* Items listed in a dataset
════════
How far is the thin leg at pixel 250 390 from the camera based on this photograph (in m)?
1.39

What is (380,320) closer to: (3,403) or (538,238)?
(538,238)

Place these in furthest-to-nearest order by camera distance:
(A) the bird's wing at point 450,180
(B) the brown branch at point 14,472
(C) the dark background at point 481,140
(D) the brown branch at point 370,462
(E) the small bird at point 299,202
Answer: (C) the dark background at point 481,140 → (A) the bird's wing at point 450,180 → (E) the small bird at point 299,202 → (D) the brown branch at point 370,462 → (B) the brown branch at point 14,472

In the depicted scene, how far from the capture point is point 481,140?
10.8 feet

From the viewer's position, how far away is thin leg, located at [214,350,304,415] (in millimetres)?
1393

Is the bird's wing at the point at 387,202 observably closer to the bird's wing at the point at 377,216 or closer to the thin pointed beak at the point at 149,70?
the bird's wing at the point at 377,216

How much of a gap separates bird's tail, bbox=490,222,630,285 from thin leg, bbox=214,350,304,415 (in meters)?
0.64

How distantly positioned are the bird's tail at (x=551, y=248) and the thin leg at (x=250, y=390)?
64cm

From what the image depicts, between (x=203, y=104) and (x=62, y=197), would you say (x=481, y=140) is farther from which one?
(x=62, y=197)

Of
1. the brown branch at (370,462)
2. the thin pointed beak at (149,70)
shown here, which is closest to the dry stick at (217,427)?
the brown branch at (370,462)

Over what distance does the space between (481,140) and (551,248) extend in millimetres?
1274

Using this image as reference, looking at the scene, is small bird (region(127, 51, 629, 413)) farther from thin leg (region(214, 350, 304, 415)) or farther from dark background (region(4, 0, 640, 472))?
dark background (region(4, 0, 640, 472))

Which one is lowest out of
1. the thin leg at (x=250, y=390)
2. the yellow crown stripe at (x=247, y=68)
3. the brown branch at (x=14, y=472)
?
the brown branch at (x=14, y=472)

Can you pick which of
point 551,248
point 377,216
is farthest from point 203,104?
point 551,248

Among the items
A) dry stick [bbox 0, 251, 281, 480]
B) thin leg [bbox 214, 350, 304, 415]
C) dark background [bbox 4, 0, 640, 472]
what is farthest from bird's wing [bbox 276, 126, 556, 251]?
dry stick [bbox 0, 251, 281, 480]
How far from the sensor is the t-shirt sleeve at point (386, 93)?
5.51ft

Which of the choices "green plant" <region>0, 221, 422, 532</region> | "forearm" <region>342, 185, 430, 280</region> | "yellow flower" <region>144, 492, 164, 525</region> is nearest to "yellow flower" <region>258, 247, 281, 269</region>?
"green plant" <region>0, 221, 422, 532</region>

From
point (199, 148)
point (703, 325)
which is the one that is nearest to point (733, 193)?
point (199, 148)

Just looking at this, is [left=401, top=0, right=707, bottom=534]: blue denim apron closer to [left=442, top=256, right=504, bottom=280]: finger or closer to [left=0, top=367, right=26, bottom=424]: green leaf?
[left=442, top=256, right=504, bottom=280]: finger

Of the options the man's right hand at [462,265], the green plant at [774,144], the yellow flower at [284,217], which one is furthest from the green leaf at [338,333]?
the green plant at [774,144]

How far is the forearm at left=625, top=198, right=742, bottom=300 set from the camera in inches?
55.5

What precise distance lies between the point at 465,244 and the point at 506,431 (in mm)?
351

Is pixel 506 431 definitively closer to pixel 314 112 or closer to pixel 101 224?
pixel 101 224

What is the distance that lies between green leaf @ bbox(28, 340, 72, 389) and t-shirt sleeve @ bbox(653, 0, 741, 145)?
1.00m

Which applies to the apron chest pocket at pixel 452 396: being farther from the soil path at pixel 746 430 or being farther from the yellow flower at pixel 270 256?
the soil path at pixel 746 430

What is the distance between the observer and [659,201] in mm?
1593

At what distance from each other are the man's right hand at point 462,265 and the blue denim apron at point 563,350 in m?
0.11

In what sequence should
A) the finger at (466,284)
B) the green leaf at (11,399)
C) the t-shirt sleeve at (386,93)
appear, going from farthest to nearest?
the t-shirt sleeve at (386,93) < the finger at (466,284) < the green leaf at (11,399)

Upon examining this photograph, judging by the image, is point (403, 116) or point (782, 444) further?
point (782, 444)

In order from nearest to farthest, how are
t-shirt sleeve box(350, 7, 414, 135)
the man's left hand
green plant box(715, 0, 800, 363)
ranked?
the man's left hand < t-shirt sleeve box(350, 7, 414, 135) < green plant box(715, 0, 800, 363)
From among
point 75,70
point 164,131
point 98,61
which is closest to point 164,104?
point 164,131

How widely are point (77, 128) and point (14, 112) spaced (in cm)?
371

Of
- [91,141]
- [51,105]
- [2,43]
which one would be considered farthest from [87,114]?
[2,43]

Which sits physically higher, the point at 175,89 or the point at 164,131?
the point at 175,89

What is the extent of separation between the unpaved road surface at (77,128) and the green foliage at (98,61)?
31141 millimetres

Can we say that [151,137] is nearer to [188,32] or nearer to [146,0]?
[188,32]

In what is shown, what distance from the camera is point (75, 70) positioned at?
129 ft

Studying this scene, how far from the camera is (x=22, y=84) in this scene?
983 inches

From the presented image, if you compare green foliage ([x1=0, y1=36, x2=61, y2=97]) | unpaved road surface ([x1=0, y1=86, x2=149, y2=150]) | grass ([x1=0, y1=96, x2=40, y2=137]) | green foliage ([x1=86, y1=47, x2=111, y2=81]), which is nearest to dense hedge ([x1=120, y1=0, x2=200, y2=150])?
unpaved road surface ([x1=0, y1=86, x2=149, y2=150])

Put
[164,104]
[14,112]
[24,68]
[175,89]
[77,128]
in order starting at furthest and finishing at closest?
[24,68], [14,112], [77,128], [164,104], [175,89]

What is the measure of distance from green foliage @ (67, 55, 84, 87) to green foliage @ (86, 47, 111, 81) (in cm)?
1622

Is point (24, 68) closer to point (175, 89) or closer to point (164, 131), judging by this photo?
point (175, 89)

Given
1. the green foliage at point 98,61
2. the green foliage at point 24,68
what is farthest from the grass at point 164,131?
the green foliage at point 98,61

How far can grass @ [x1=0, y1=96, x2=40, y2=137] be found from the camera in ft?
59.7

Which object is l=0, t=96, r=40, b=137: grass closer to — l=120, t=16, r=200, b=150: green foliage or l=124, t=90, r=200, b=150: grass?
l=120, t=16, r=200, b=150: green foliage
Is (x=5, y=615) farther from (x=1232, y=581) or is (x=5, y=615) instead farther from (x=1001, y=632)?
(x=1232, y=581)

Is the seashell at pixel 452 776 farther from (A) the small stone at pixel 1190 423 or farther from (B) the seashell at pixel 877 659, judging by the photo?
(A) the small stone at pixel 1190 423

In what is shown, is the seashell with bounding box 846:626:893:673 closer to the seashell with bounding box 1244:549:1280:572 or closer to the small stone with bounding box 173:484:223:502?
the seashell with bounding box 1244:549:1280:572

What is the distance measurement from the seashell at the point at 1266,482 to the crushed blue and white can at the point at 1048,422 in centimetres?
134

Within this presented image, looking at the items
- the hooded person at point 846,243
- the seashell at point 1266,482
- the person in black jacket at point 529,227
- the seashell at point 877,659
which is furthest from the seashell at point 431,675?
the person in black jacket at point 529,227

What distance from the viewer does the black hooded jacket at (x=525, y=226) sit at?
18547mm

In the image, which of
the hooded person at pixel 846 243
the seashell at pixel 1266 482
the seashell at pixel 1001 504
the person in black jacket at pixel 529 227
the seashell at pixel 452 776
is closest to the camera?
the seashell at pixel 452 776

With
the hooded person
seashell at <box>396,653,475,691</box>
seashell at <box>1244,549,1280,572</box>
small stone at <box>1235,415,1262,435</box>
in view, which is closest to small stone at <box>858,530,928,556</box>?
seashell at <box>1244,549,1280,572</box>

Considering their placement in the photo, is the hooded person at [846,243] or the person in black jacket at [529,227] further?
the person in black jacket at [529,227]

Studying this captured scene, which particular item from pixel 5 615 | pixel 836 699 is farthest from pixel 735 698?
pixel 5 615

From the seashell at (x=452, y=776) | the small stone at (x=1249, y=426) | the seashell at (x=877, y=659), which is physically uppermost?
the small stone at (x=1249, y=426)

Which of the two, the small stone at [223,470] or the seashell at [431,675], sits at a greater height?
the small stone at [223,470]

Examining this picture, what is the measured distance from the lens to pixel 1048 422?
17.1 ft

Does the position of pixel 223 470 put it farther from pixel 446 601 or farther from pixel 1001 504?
════════
* Short exercise
Take the lines from the one containing "In what is shown, is" to the last line of the material above and write them out exactly.

* Exercise answer
In what is shown, is the seashell with bounding box 846:626:893:673 closer to the seashell with bounding box 1244:549:1280:572 or closer to the small stone with bounding box 173:484:223:502?
the seashell with bounding box 1244:549:1280:572

What is the distance measurement from the seashell at the point at 1266,482 to the crushed blue and white can at the point at 1048,422 in centimetres?
134

Within this presented image, looking at the items
- the hooded person at point 846,243
- the seashell at point 1266,482
- the person in black jacket at point 529,227
- the seashell at point 877,659
which is furthest from the seashell at point 431,675?
the person in black jacket at point 529,227

What distance from the viewer does the black hooded jacket at (x=525, y=226) sit at?
18547mm

In the image, which of
the hooded person at pixel 846 243
the seashell at pixel 1266 482
the seashell at pixel 1001 504
the person in black jacket at pixel 529 227
the seashell at pixel 452 776
is closest to the camera?
the seashell at pixel 452 776

With
the hooded person
seashell at <box>396,653,475,691</box>
seashell at <box>1244,549,1280,572</box>
small stone at <box>1235,415,1262,435</box>
in view, which is closest to small stone at <box>858,530,928,556</box>?
seashell at <box>1244,549,1280,572</box>

Considering their placement in the photo, is the hooded person at [846,243] or the person in black jacket at [529,227] further?
the person in black jacket at [529,227]

Studying this captured scene, which particular item from pixel 5 615 | pixel 836 699 is farthest from pixel 735 698?
pixel 5 615

From the seashell at (x=452, y=776) | the small stone at (x=1249, y=426) | the seashell at (x=877, y=659), which is physically uppermost?
the small stone at (x=1249, y=426)

Which of the two, the small stone at [223,470] or the seashell at [431,675], sits at a greater height?
the small stone at [223,470]

Examining this picture, what is the measured distance from the lens to pixel 1048 422?
17.1 ft

Does the position of pixel 223 470 put it farther from pixel 446 601 or farther from pixel 1001 504?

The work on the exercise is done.